▶ **WORK REQUIRED**: Repeat, line for line, the entries below from the first line to the line containing "This vehicle has", counting both ends.

INPUT section start

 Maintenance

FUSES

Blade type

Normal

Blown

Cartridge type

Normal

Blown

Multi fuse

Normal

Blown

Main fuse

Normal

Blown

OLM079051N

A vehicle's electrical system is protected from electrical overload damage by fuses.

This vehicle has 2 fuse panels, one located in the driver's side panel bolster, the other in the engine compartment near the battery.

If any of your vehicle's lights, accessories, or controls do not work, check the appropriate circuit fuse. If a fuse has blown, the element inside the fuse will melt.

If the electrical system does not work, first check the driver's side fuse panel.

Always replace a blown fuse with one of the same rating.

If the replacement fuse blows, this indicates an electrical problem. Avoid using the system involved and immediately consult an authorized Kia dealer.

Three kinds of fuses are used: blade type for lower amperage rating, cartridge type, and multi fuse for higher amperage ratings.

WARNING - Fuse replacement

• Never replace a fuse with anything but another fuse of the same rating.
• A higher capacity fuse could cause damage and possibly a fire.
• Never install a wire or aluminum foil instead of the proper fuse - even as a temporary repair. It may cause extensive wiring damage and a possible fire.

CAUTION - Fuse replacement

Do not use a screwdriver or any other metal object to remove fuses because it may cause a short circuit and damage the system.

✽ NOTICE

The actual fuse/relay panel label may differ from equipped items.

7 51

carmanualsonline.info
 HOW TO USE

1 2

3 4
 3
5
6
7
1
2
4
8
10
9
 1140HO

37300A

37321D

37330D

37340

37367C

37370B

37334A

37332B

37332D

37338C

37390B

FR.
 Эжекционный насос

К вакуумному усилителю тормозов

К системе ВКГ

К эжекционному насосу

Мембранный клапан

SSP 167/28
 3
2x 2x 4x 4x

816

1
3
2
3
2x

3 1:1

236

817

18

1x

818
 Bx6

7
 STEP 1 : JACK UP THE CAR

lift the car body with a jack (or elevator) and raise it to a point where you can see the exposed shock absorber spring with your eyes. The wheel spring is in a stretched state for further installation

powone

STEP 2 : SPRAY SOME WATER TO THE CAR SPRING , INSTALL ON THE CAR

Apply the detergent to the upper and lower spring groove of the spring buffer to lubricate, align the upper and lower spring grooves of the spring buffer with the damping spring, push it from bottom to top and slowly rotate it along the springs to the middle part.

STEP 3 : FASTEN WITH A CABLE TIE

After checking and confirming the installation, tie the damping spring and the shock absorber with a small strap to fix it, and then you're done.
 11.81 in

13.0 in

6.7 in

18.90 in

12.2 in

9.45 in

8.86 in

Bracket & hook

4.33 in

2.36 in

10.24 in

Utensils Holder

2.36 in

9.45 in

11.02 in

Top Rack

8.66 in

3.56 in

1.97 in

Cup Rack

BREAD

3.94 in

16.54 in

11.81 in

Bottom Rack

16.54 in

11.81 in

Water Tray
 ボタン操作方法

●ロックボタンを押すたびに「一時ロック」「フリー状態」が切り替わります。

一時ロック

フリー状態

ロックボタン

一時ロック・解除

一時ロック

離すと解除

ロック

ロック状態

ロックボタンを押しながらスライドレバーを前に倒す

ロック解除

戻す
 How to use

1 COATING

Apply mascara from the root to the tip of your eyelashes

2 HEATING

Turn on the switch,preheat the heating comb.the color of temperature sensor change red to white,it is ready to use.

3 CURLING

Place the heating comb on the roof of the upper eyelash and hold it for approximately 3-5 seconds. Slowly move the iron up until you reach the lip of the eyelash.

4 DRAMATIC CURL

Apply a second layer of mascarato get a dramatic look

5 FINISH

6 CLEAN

INPUT section end

▶ **RESPONSE**:
 Maintenance

FUSES

Blade type

Normal

Blown

Cartridge type

Normal

Blown

Multi fuse

Normal

Blown

Main fuse

Normal

Blown

OLM079051N

A vehicle's electrical system is protected from electrical overload damage by fuses.

This vehicle has 2 fuse panels, one located in the driver's side panel bolster, the other in the engine compartment near the battery.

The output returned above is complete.